At the same time the FBI director, James Comey, described US law enforcement as being “at a crossroads” after the shooting by police of Michael Brown in Ferguson, Missouri, and the choking to death of Eric Garner in New York that sparked nationwide protests last year. Comey acknowledged “hard truths” about racial bias in policing. He called for an “open and honest discussion about what our relationship is today – what it should be, what it could be, and what it needs to be”.
But trying to draw conclusions about the relationship between crime and crime prevention was fraught with uncertainty, warned Daniel Nagin, professor of public policy at Carnegie Mellon University in Pittsburgh.
“If I told you medicine cures disease, you’d say what medicine and what disease. Crime is the same. Trying to lump dozens of different policies together doesn’t make sense. It’s a precarious exercise, almost a form of cocktail-party conversation.” If there was an agreed strategy, he said, it was to focus police attention on crime hotspots, or even “hot people”, a technique developed for the New York subway system by Jack Maple, a bowtie and homburg-wearing traffic policeman who tracked the pattern of crimes on 55ft of maps pinned to a wall – “charts of the future” – and assigned officers accordingly.
Maple, who died in 2001, modelled what is now known as CompStat on the methods developed by Fighter Command to deploy resources against German bombers during the Battle of Britain. “Treat every case as if your mother was the victim,” Maple would advise the officers under him.

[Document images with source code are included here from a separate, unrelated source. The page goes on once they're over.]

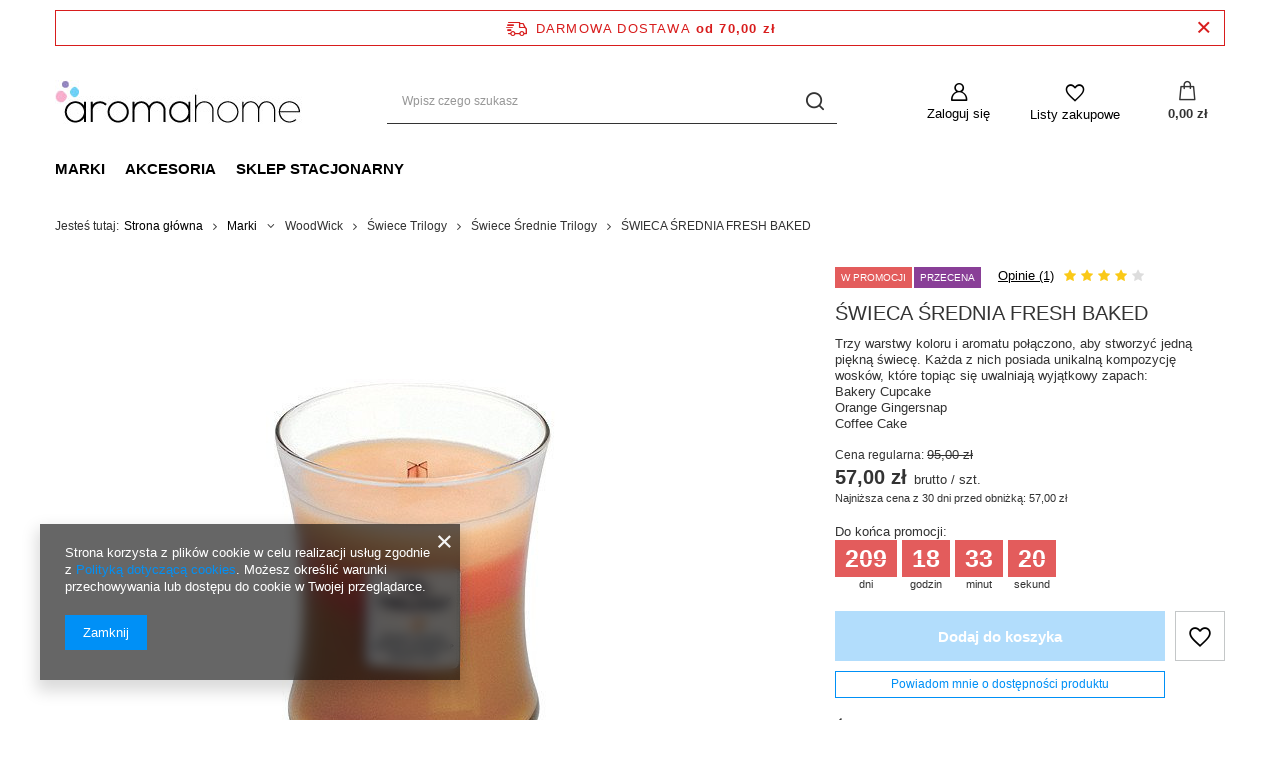

--- FILE ---
content_type: text/html; charset=utf-8
request_url: https://www.aromahome.pl/ajax/projector.php?action=get&product=1075&size=uniw&get=sizeavailability,sizedelivery,sizeprices
body_size: 630
content:
{"sizeavailability":{"visible":"n","status_description":"Produkt niedost\u0119pny","status_gfx":"\/data\/lang\/pol\/available_graph\/graph_1_5.png","status":"disable","minimum_stock_of_product":"0","delay_time":{"days":"2","hours":"0","minutes":"0","time":"2026-02-05 06:26:35","week_day":"4","week_amount":"0","unknown_delivery_time":"false"}},"sizedelivery":{"undefined":"false","shipping":"18.83","shipping_formatted":"18,83 z\u0142","limitfree":"70.00","limitfree_formatted":"70,00 z\u0142","shipping_change":"18.83","shipping_change_formatted":"18,83 z\u0142","change_type":"up"},"sizeprices":{"value":"57.00","price_formatted":"57,00 z\u0142","price_net":"46.34","price_net_formatted":"46,34 z\u0142","yousave_percent":"40","omnibus_price":"57.00","omnibus_price_formatted":"57,00 z\u0142","omnibus_yousave":"0","omnibus_yousave_formatted":"0,00 z\u0142","omnibus_price_net":"46.34","omnibus_price_net_formatted":"46,34 z\u0142","omnibus_yousave_net":"0","omnibus_yousave_net_formatted":"0,00 z\u0142","omnibus_yousave_percent":"0","omnibus_price_is_higher_than_selling_price":"false","points_recive":"2.85","normalprice":"95.00","normalprice_net":"77.24","normalprice_formatted":"95,00 z\u0142","normalprice_net_formatted":"77,24 z\u0142","discountnormalprice":"95.00","discountnormalprice_formatted":"95,00 z\u0142","distinguishednormalprice":"95.00","distinguishednormalprice_formatted":"95,00 z\u0142","specialnormalprice":"95.00","specialnormalprice_formatted":"95,00 z\u0142","vat":"23","yousave":"38.00","maxprice":"95.00","yousave_formatted":"38,00 z\u0142","maxprice_formatted":"95,00 z\u0142","last_price_change_date":"2025-09-02","yousave_net":"30.90","maxprice_net":"77.24","yousave_net_formatted":"30,90 z\u0142","maxprice_net_formatted":"77,24 z\u0142","tilldays":"209","promotiontilldate":"2026-09-01","promotiontillhour":"00:00:00","discounttilldate":"2026-09-01","discounttillhour":"00:00:00","distinguishedtilldate":"2026-09-01","distinguishedtillhour":"00:00:00","specialtilldate":"2026-09-01","specialtillhour":"00:00:00","worth":"57.00","worth_net":"46.34","worth_formatted":"57,00 z\u0142","worth_net_formatted":"46,34 z\u0142","points":"57","points_sum":"57","max_diff_gross":"38","max_diff_gross_formatted":"38,00 z\u0142","max_diff_percent":"40","max_diff_net":"30.9","max_diff_net_formatted":"30,90 z\u0142","basket_enable":"y","special_offer":"false","rebate_code_active":"n","priceformula_error":"false"}}

--- FILE ---
content_type: application/x-javascript
request_url: https://www.aromahome.pl/gfx/pol/menu_additionalpayments.js.gzip?r=1699540586
body_size: 57
content:
app_shop.run((function(){$(".projector_paypo__link, .paypo_basket__link").on("click",(function(o){return o.stopPropagation(),Modal({element:$(".paypo_info"),classList:"--paypo"}),!1}))}),"all",".paypo_info",!0),app_shop.run((function(){$(".projector_smile__link, .smile_basket__link").on("click",(function(o){return o.stopPropagation(),Modal({element:$(".smile_info"),classList:"--smile"}),!1}))}),"all",".smile_info",!0);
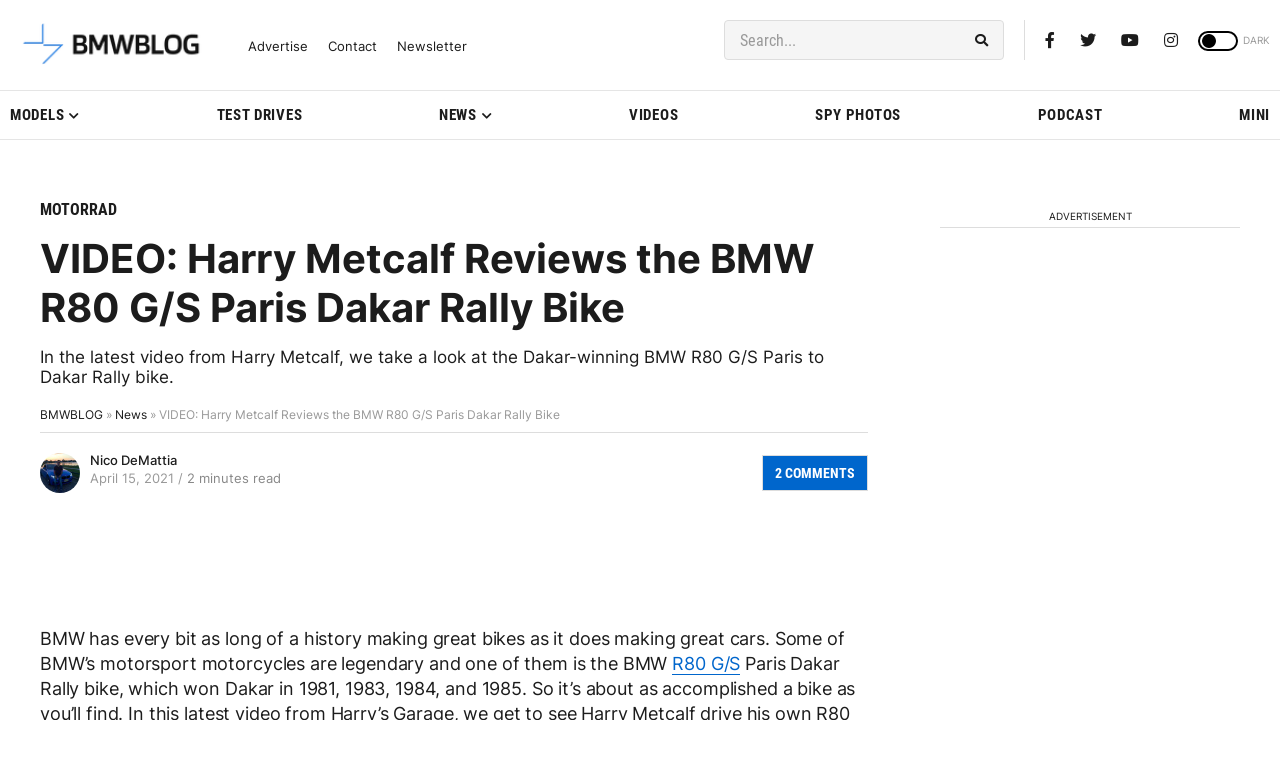

--- FILE ---
content_type: application/javascript; charset=UTF-8
request_url: https://bmwblog.disqus.com/count-data.js?1=399514%20https%3A%2F%2Fwww.bmwblog.com%2F%3Fp%3D399514&1=509677%20https%3A%2F%2Fwww.bmwblog.com%2F%3Fp%3D509677&1=509685%20https%3A%2F%2Fwww.bmwblog.com%2F%3Fp%3D509685&1=509687%20https%3A%2F%2Fwww.bmwblog.com%2F%3Fp%3D509687&1=509702%20https%3A%2F%2Fwww.bmwblog.com%2F%3Fp%3D509702&1=509716%20https%3A%2F%2Fwww.bmwblog.com%2F%3Fp%3D509716
body_size: 608
content:
var DISQUSWIDGETS;

if (typeof DISQUSWIDGETS != 'undefined') {
    DISQUSWIDGETS.displayCount({"text":{"and":"and","comments":{"zero":"0 Comments","multiple":"{num} Comments","one":"1 Comments"}},"counts":[{"id":"509716 https:\/\/www.bmwblog.com\/?p=509716","comments":0},{"id":"509687 https:\/\/www.bmwblog.com\/?p=509687","comments":0},{"id":"399514 https:\/\/www.bmwblog.com\/?p=399514","comments":2},{"id":"509702 https:\/\/www.bmwblog.com\/?p=509702","comments":34},{"id":"509677 https:\/\/www.bmwblog.com\/?p=509677","comments":0},{"id":"509685 https:\/\/www.bmwblog.com\/?p=509685","comments":2}]});
}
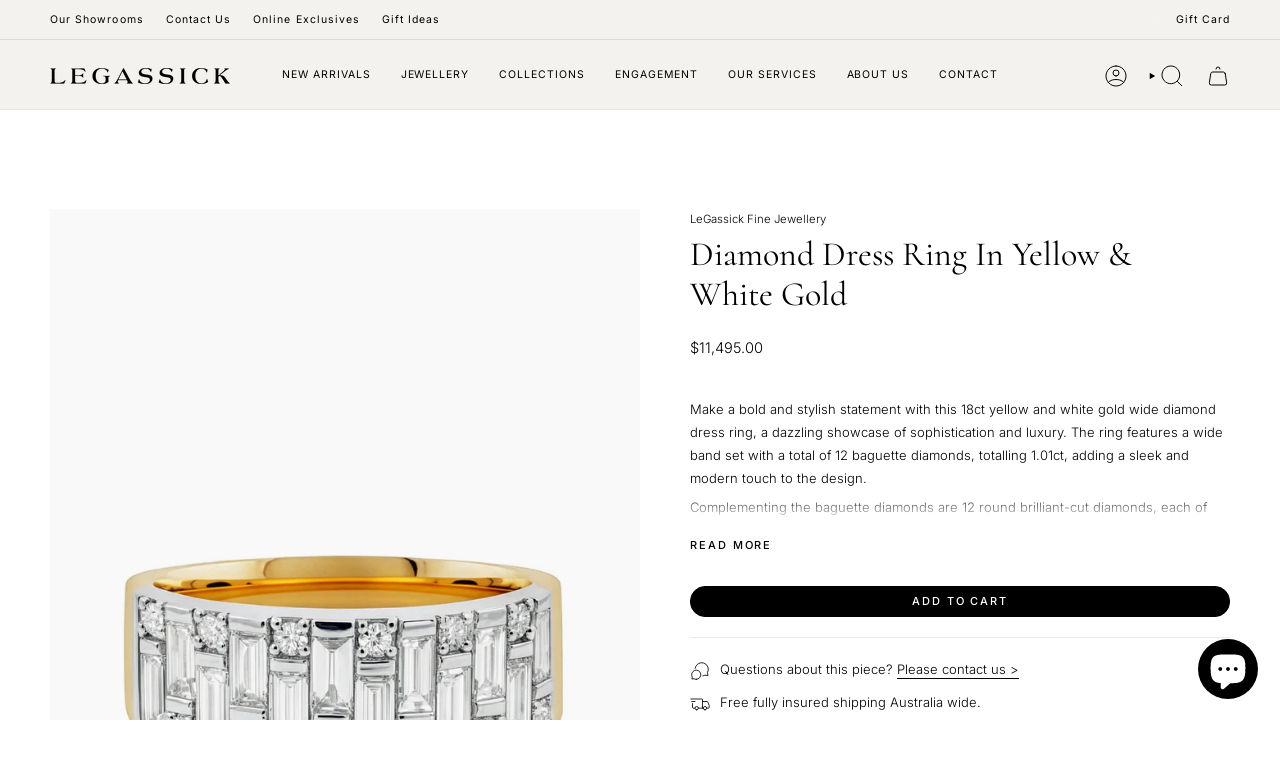

--- FILE ---
content_type: text/html; charset=utf-8
request_url: https://legassick.diamonds/variants/41900725371020/?section_id=api-pickup-availability
body_size: 573
content:
<div id="shopify-section-api-pickup-availability" class="shopify-section">
<pickup-availability-preview class="pickup__preview"><svg aria-hidden="true" focusable="false" role="presentation" class="icon icon-check" viewBox="0 0 24 24"><path d="m5 13 4 4L19 7" stroke="#000" stroke-linecap="round" stroke-linejoin="round"/></svg><div class="pickup__info"><p class="pickup__info__text">
          Pickup available at <strong>Pacific Fair Shopping Centre</strong>
        </p>
        <p class="pickup__info__timing small">Usually ready in 24 hours</p>
        <button
          id="ShowPickupAvailabilityDrawer"
          class="pickup__button text-link small"
          aria-haspopup="dialog"
          data-popup-open
        >View store information
</button></div>
  </pickup-availability-preview>

  <pickup-availability-drawer>
    <popup-component>
      <dialog
        class="drawer"
        aria-modal="true"
        aria-labelledby="PickupAvailabilityHeading"
        data-pickup-drawer
        data-scroll-lock-required
      >
        <form method="dialog">
          <button class="visually-hidden" aria-label="Close"></button>
        </form>

        <div class="drawer__inner" data-scroll-lock-scrollable>
          <div class="drawer__head">
            <h3 class="drawer__heading" id="PickupAvailabilityHeading">Pickup options</h3>

            <button
              type="button"
              class="drawer__close"
              data-popup-close
              aria-label="Close"
            ><svg aria-hidden="true" focusable="false" role="presentation" class="icon icon-cancel" viewBox="0 0 24 24"><path d="M6.758 17.243 12.001 12m5.243-5.243L12 12m0 0L6.758 6.757M12.001 12l5.243 5.243" stroke="currentColor" stroke-linecap="round" stroke-linejoin="round"/></svg></button>
          </div>

          <div class="drawer__body" data-pickup-drawer-body data-scroll-lock-scrollable>
            <div class="pickup__product__wrap">
              <p class="pickup__product__title">Diamond Dress Ring In Yellow &amp; White Gold</p></div>

            <ul
              class="pickup__list"
              role="list"
              aria-label="Pickup options"
              data-store-availability-drawer-content
              tabindex="0"
            ><li class="pickup__list__item">
                  <p class="strong"><svg aria-hidden="true" focusable="false" role="presentation" class="icon icon-check" viewBox="0 0 24 24"><path d="m5 13 4 4L19 7" stroke="#000" stroke-linecap="round" stroke-linejoin="round"/></svg>Pacific Fair Shopping Centre
                  </p><p class="small">
                      <em>Pickup available,
                        usually ready in 24 hours</em>
                    </p><address class="pickup__address">
                    <p>Hooker Boulevard<br>Shop 1558a<br>Broadbeach Waters QLD 4218<br>Australia</p>
<a aria-label="+ 6 1 7 5 5 3 8 5 6 1 1" href="tel:+61755385611">+61755385611</a></address>
                </li></ul>
          </div>
        </div>
      </dialog>
    </popup-component>
  </pickup-availability-drawer></div>

--- FILE ---
content_type: text/html; charset=utf-8
request_url: https://legassick.diamonds/products/wide-diamond-dress-ring-in-yellow-white-gold?section_id=api-product-grid-item
body_size: 23
content:
<div id="shopify-section-api-product-grid-item" class="shopify-section">

<div data-api-content>
<grid-item
    class="grid-item product-item  product-item--left product-item--outer-text  "
    id="product-item--api-product-grid-item-7436761104524"
    data-grid-item
    data-url="/products/wide-diamond-dress-ring-in-yellow-white-gold"
    data-swap-id="true"
    
  >
    <div class="product-item__image" data-product-image>
      <a
        class="product-link"
        href="/products/wide-diamond-dress-ring-in-yellow-white-gold"
        aria-label="Diamond Dress Ring In Yellow &amp; White Gold"
        data-product-link="/products/wide-diamond-dress-ring-in-yellow-white-gold"
      ><div class="product-item__bg" data-product-image-default><figure class="image-wrapper image-wrapper--cover lazy-image lazy-image--backfill is-loading" style="--aspect-ratio: 0.6666666666666666;" data-aos="img-in"
  data-aos-delay="||itemAnimationDelay||"
  data-aos-duration="800"
  data-aos-anchor="||itemAnimationAnchor||"
  data-aos-easing="ease-out-quart"><img src="//legassick.diamonds/cdn/shop/files/Wide-Diamond-Dress-Ring-In-Yellow-White-Gold.jpg?crop=center&amp;height=1800&amp;v=1763598688&amp;width=1200" alt="Wide Diamond Dress Ring In Yellow &amp; White Gold from LeGassick." width="1200" height="1800" loading="eager" srcset="//legassick.diamonds/cdn/shop/files/Wide-Diamond-Dress-Ring-In-Yellow-White-Gold.jpg?v=1763598688&amp;width=136 136w, //legassick.diamonds/cdn/shop/files/Wide-Diamond-Dress-Ring-In-Yellow-White-Gold.jpg?v=1763598688&amp;width=160 160w, //legassick.diamonds/cdn/shop/files/Wide-Diamond-Dress-Ring-In-Yellow-White-Gold.jpg?v=1763598688&amp;width=180 180w, //legassick.diamonds/cdn/shop/files/Wide-Diamond-Dress-Ring-In-Yellow-White-Gold.jpg?v=1763598688&amp;width=220 220w, //legassick.diamonds/cdn/shop/files/Wide-Diamond-Dress-Ring-In-Yellow-White-Gold.jpg?v=1763598688&amp;width=254 254w, //legassick.diamonds/cdn/shop/files/Wide-Diamond-Dress-Ring-In-Yellow-White-Gold.jpg?v=1763598688&amp;width=284 284w, //legassick.diamonds/cdn/shop/files/Wide-Diamond-Dress-Ring-In-Yellow-White-Gold.jpg?v=1763598688&amp;width=292 292w, //legassick.diamonds/cdn/shop/files/Wide-Diamond-Dress-Ring-In-Yellow-White-Gold.jpg?v=1763598688&amp;width=320 320w, //legassick.diamonds/cdn/shop/files/Wide-Diamond-Dress-Ring-In-Yellow-White-Gold.jpg?v=1763598688&amp;width=480 480w, //legassick.diamonds/cdn/shop/files/Wide-Diamond-Dress-Ring-In-Yellow-White-Gold.jpg?v=1763598688&amp;width=528 528w, //legassick.diamonds/cdn/shop/files/Wide-Diamond-Dress-Ring-In-Yellow-White-Gold.jpg?v=1763598688&amp;width=640 640w, //legassick.diamonds/cdn/shop/files/Wide-Diamond-Dress-Ring-In-Yellow-White-Gold.jpg?v=1763598688&amp;width=720 720w, //legassick.diamonds/cdn/shop/files/Wide-Diamond-Dress-Ring-In-Yellow-White-Gold.jpg?v=1763598688&amp;width=960 960w, //legassick.diamonds/cdn/shop/files/Wide-Diamond-Dress-Ring-In-Yellow-White-Gold.jpg?v=1763598688&amp;width=1080 1080w" sizes="500px" fetchpriority="high" class=" is-loading ">
</figure>

&nbsp;</div></a>

      <div class="badge-box-container align--bottom-left body-small"></div>
    </div>

    <div
      class="product-information"
      style="--swatch-size: var(--swatch-size-filters);"
      data-product-information
    >
      <div class="product-item__info body-medium">
        <a class="product-link" href="/products/wide-diamond-dress-ring-in-yellow-white-gold" data-product-link="/products/wide-diamond-dress-ring-in-yellow-white-gold">
          <p class="product-item__title">Diamond Dress Ring In Yellow &amp; White Gold</p>

          <div class="product-item__price__holder"><div class="product-item__price" data-product-price>
<span class="price">
  
    <span class="new-price">
      
$11,495.00
</span>
    
  
</span>

</div>
          </div>
        </a>
</div>
    </div>
  </grid-item></div></div>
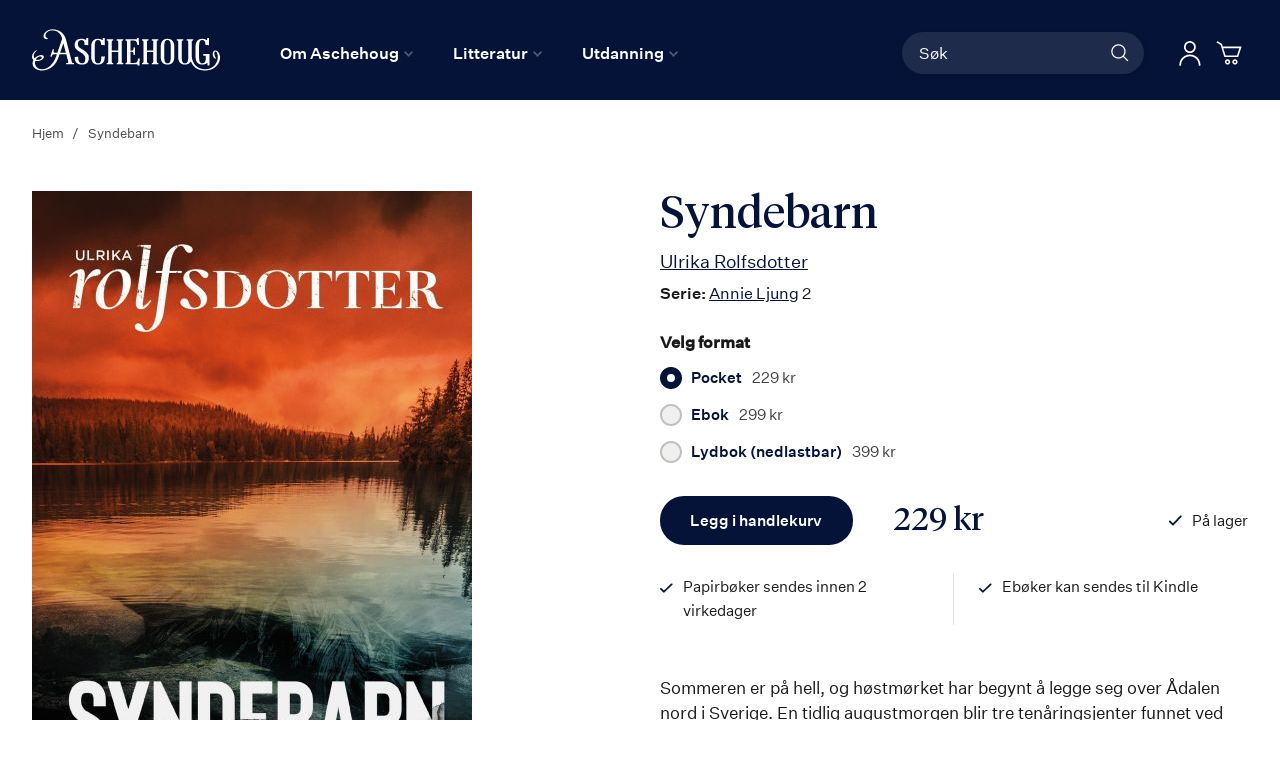

--- FILE ---
content_type: application/javascript; charset=UTF-8
request_url: https://aschehoug.no/static/version1764687929/frontend/Convert/ugla/nb_NO/js/lib/mage/validation/rules-mixin.js
body_size: 68
content:
define([
    'jquery',
    'underscore',
    'js/lib/rules-custom',
    'jquery/validate'
], function($, _, rulesCustom) {
    return function() {
        $.each(rulesCustom, function (i, rule) {
            var cRule = _.clone(rule);  
            cRule.unshift(i);
            $.validator.addMethod.apply($.validator, cRule);
        });
    };
});

--- FILE ---
content_type: application/javascript; charset=UTF-8
request_url: https://api.clerk.io/v2/log/debug?payload=%7B%22key%22%3A%225cPo94ohkk8hCdrgYrzQ43GbRJmnu2tF%22%2C%22source%22%3A%22Clerk.js%22%2C%22series%22%3A77638776%2C%22message%22%3A%22%5BAPI%5D%20API%20request%20failed%3A%20Store%20is%20disabled%22%2C%22type%22%3A%22error%22%2C%22metadata%22%3A%7B%22what_happened%22%3A%22The%20Clerk.io%20API%20returned%20an%20error%22%2C%22endpoint%22%3A%22config%2Fload%22%2C%22error_details%22%3A%7B%22status%22%3A%22error%22%2C%22code%22%3A403%2C%22type%22%3A%22AuthenticationError%22%2C%22message%22%3A%22Store%20is%20disabled%22%7D%2C%22request_time%22%3A%222.11s%22%2C%22next_steps%22%3A%22Check%20the%20error%20details%20above%20and%20verify%20your%20API%20configuration%22%2C%22origin%22%3A%22https%3A%2F%2Faschehoug.no%2Fsyndebarn-3%22%2C%22init_origin%22%3A%22https%3A%2F%2Faschehoug.no%2Fsyndebarn-3%22%2C%22user_agent%22%3A%22Mozilla%2F5.0%20(Macintosh%3B%20Intel%20Mac%20OS%20X%2010_15_7)%20AppleWebKit%2F537.36%20(KHTML%2C%20like%20Gecko)%20Chrome%2F131.0.0.0%20Safari%2F537.36%3B%20ClaudeBot%2F1.0%3B%20%2Bclaudebot%40anthropic.com)%22%2C%22init_user_agent%22%3A%22Mozilla%2F5.0%20(Macintosh%3B%20Intel%20Mac%20OS%20X%2010_15_7)%20AppleWebKit%2F537.36%20(KHTML%2C%20like%20Gecko)%20Chrome%2F131.0.0.0%20Safari%2F537.36%3B%20ClaudeBot%2F1.0%3B%20%2Bclaudebot%40anthropic.com)%22%7D%2C%22_%22%3A1768820482%7D&callback=__clerk_cb_1
body_size: 48
content:
__clerk_cb_1({"status":"error","code":403,"type":"AuthenticationError","message":"Store is disabled"});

The Brennan study singled out CompStat, finding that data-driven analysis is used by 41 of the 50 largest cities in America and attributing it to a drop of between 5% and 15% in violent crime, property crime and murder wherever it is deployed.
Nagin believes CompStat is only a first step. Without the support of the community, even the most efficient policing can be ineffective. “Once you focus on a hotspot or hot person, the question is: what do you do, how you go about doing it, and what is the impact on the community?”
But the broad policy shift against further jailings must stand as a significant course correction in the odyssey of US criminal justice.
Near the spot where the two police officers, Rafael Ramos and Wenjian Liu, were shot by a man on a suicide mission to avenge Eric Garner and Michael Brown, a group of young African-American men milled around in the cold. Falling incarceration levels were news to them, but increased policing was not. “They got this place locked down,” said one of their number, Louis G. “They even put the lights up. Now nobody can do anything.”